Insights

The challenges of decarbonization

Wed 01 Mar 2023

The decarbonization effort we will make the day after tomorrow will be infinitely more costly than the one we are ready to make today.

The fight against global warming requires a profound economic and social transformation that must happen at all levels: State, companies, and citizens. This is one of the most pressing challenges if we are to meet ourcommitments to carbon neutrality.

One of the responses to climate change is decarbonization. This field of action, also known as decarbonization, refers to the range of measures implemented to reduce the carbon footprint: by shifting from fossil fuels to less GHG-emitting sources, but also through energy efficiency and greater sobriety.

In industry, decarbonation is a necessity for all companies to improve their competitiveness and meet environmental challenges.

Decarbonization objectives, i.e., the reduction of CO2 emissions, are gaining ground among manufacturers and are becoming criteria of choice for customers, namely energy efficiency, greener energy mix...

The issue is the intensity and pace of ecological change. Above all, it is a question of providing ourselves with the means for this change. It is a question of:

  • Improving the efficiency of production and the energy efficiency of equipment and services, thus consuming less energy;
  • Modifying supply chains and relocating some production;
  • Developing tomorrow's technologies necessary for the proper functioning of industry and for the continuity of services offered;
  • ... and investing massively to establish the factories that will guarantee the production of these new products or devices close to consumers and markets.

Decarbonization challenges linked to the company's development

By catalyzing an energy crisis of unprecedented proportions, the war in Ukraine has highlighted the awareness of the strategic nature of energy supply. The last few months have been revealing in many ways.

The challenges of decarbonization for manufacturers are technical, economic, financial, and social. The strategy that results from this must go hand in hand with the company's development, in addition to its digital transition, and be part of the decarbonized trajectory of its territory.

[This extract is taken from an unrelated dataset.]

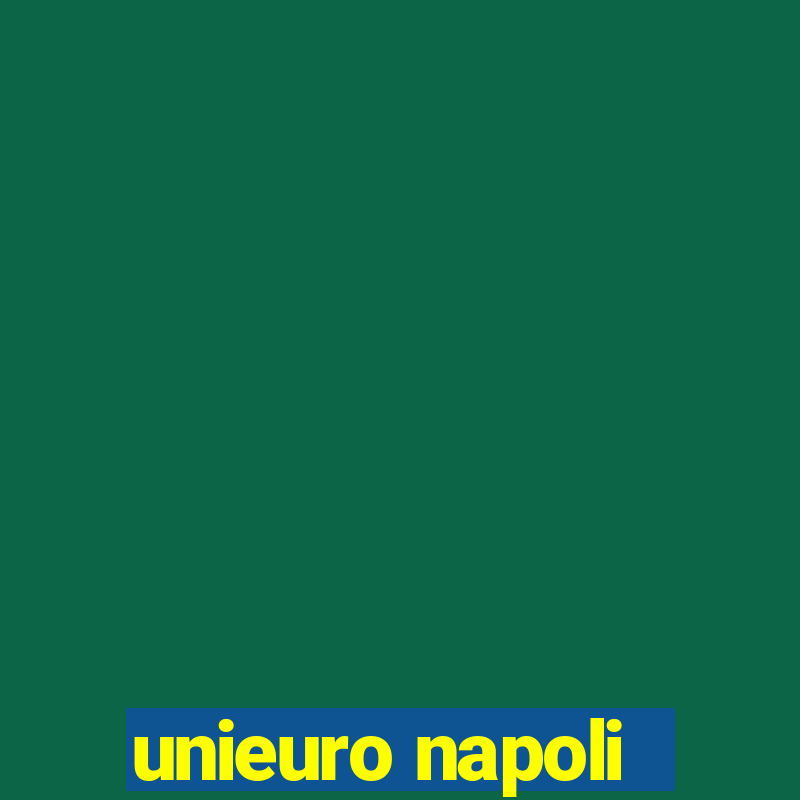 unieuro napoli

Companies that organize themselves today by opting for investments and production processes that promote energy efficiency and, more broadly, decarbonation, should:

  • Best preserve their competitiveness, and in particular the impact of CO2 emissions on the price of their products.
  • Avoid the environmental obsolescence of their production tools
  • Gain the trust of new customers with concrete evidence of their actions in favor of CO2 emissions reduction.

National sovereignty challenges

Regulatory power does not create sovereignty or capacity. It is an asset if it complements a massive and comprehensive industry support system. Indeed, the more companies are able to maximize resource efficiency, the more independent, competitive and sovereign they will be in a world where resources are becoming scarce and climate ambitions are increasing.

Being economically autonomous is therefore not only about reducing its trade deficit but also about reducing its environmental debt.

The declared ambition of States to transform, support and protect their industries, and to maintain their competitiveness on a global playing field, must not call for responses that are likely to trigger trade or diplomatic wars. It acts above all as a powerful reminder of the imperative need to seize the opportunity of this urgent transformation.

In the commercial or energy battle, as in the fight against climate change, we must surpass ourselves or bear the consequences.

Concrete actions to decarbonize

To meet the targets set, the industry sector must generate 20% energy efficiency gains between 2010 and 2030, per ton produced. Three main levers must be activated simultaneously or progressively to decarbonize the activity:

  • Energy efficiency: optimizing energy sources;
  • The energy mix: integrating renewable and recovered energies;
  • Production efficiency and recycling: using less materials or more recycled ones.

From upstream to downstream, all industrial players are concerned. The more a value chain shares the objective of decarbonization, the better the results. It is the very principle of the circular economy.

The decarbonization effort we will make the day after tomorrow will be infinitely more costly than the one we are ready to make today.